# start of Given entries

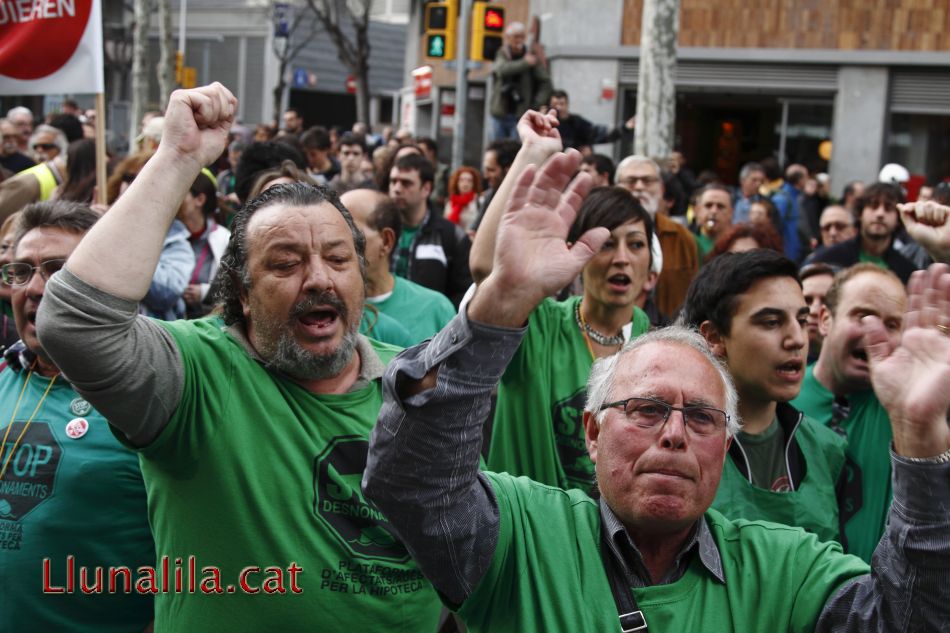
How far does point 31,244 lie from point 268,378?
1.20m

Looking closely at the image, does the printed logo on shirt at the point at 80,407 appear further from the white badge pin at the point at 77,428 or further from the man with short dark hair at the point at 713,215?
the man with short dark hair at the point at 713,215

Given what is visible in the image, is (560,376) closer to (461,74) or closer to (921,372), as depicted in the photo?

# end of Given entries

▶ Your task:
From the line containing "Looking closely at" down to the last line, reproduce the records exactly. Include both ends.

▶ Answer to this problem:
Looking closely at the image, does the printed logo on shirt at the point at 80,407 appear further from the white badge pin at the point at 77,428 or further from the man with short dark hair at the point at 713,215?
the man with short dark hair at the point at 713,215

Given what is visible in the image, is (560,376) closer to (461,74) or closer to (921,372), as depicted in the photo?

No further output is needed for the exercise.